◆ ACTIVITY
Extract the final stretch of the data: the line that contains "order: Carnivora" and every line after it, unaltered, and no other lines.

Stored items
# # #

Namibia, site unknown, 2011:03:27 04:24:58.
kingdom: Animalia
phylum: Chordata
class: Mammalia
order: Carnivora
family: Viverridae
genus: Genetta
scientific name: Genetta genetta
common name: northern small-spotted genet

# # #

◆ RESULT FOR THIS TASK
order: Carnivora
family: Viverridae
genus: Genetta
scientific name: Genetta genetta
common name: northern small-spotted genet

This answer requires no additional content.